Aydın Süt Üreticileri Birliği Başkanı Servet Başkaya, süt üreticisinin zarar etmesine karşın marketteki süt fiyatlarının yüksek olduğunu savundu.

Yeni Kıroba’nın sorularını yanıtlayan Başkaya, “Markette süt neden pahalı? Şu anda Türkiye’de üretilen süt miktarında günlük yaklaşık 3 – 4 milyon litre fazlalık var. Sütü alan satan yok. Sanayici istediği sütü alıyor, beğenmediği sütü almıyor. Böyle olduğu halde marketlerdeki sütün fiyatı halen yüksek. Bunun sebebini sorduğumuz zaman, sanayici işletme maliyetlerinin yüksekliğinden, ürünün yeterli miktarda satılmadığından, nakliye ücretlerinin yüksek olduğundan şikâyetçi. Ekonomik koşullar ve banka faizlerinin yüksek olması nedeniyle sanayici stoklu çalışmak istemiyor. Bu fazla sütü devlet süt tozu yaparak, her gün 2 – 3 milyon litre civarında toz yapıyor. Süt tozunun fiyatı ve üzerinden alınan kremanın fiyatının toplamı, süt fiyatını 17 liraya taşımıyor. 16.80, azami 17 lira civarında fiyat toplanıyor” ifadelerini kullandı.

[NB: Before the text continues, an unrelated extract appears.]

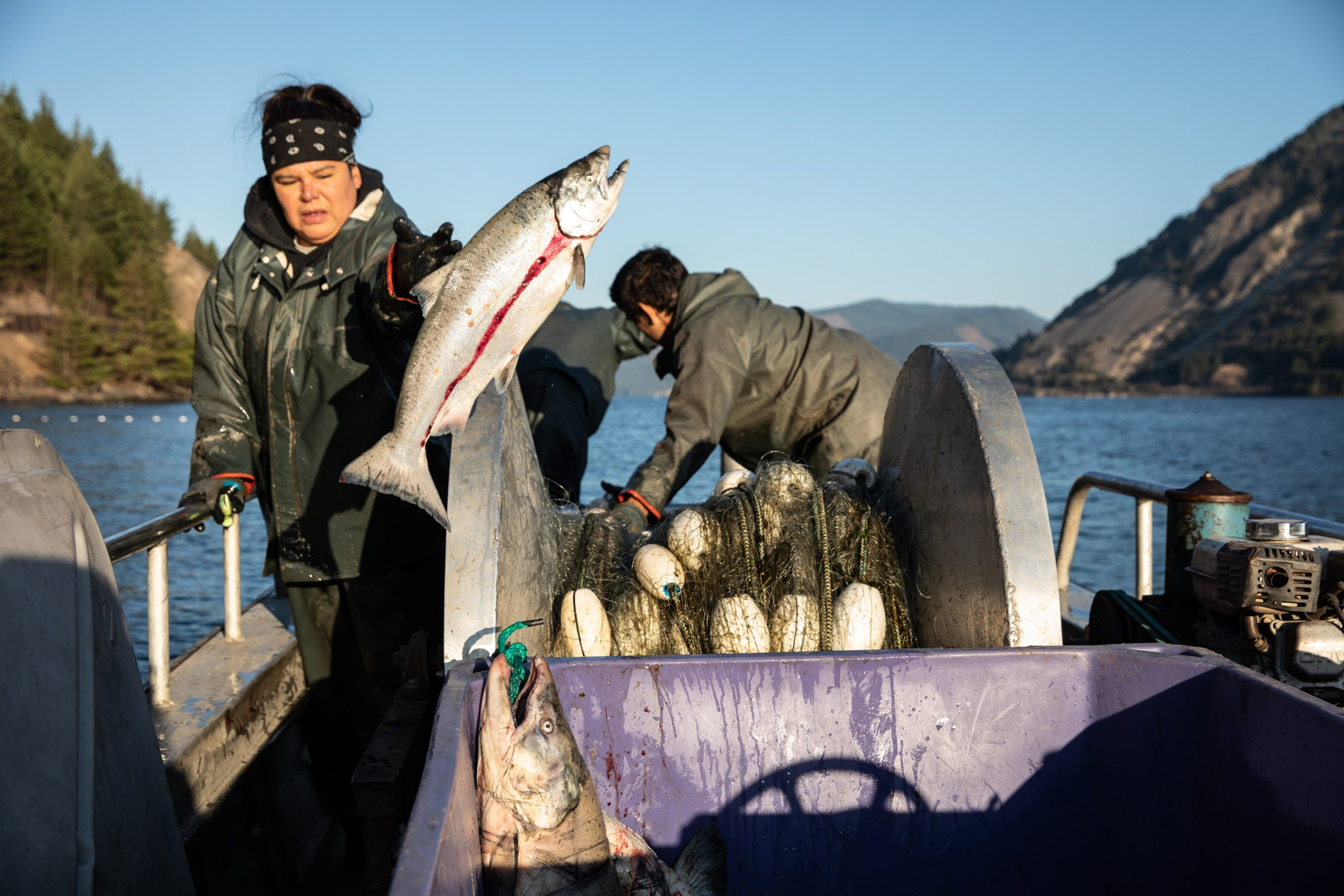 Corey's Fishing News | Commercial Fishing in Alaska and the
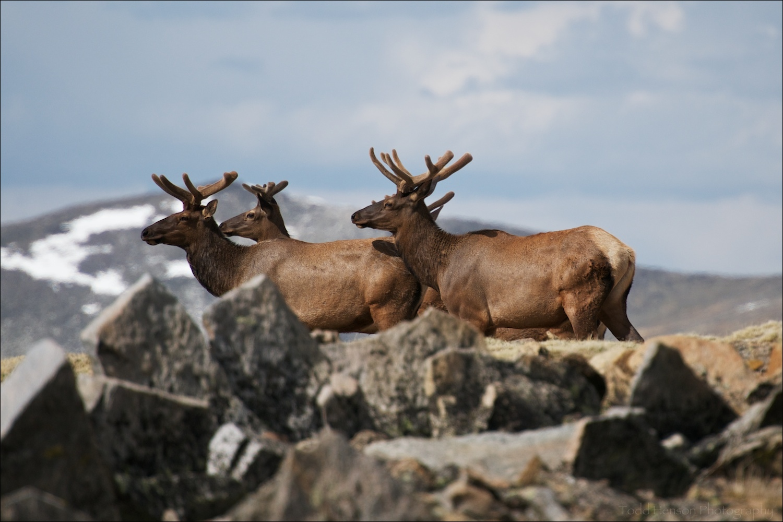 Group of male (bull) Elk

“35 LİRA OLMASI GEREKİRKEN 45 LİRA”

Ulusal Süt Konseyi’nin süt fiyatını 17 lira 15 kuruş olarak açıkladığını hatırlatan Başkaya, şöyle devam etti: “Protein primleriyle beraber süt, 19 – 20 lira olması gerekirken şu anda maalesef 17 lira 15 kuruş civarında süt satılıyor. Bölgemizde bazı çiftlik sütleri 18 liradan satılıyor. 18 liraya alınan sütün ambalajı, işletmesi, her türlü masrafı yapıldıktan sonra 2 katı olsa marketteki süt fiyatının 35 – 36 lira bandında olması lazım. Bakıyorsunuz, marketlerdeki süt fiyatları 40 – 45 lira. Hatta daha dayanıklı sütlerin fiyatı daha yüksek. Ama ortalama fiyat 40 – 45 lira bandında.”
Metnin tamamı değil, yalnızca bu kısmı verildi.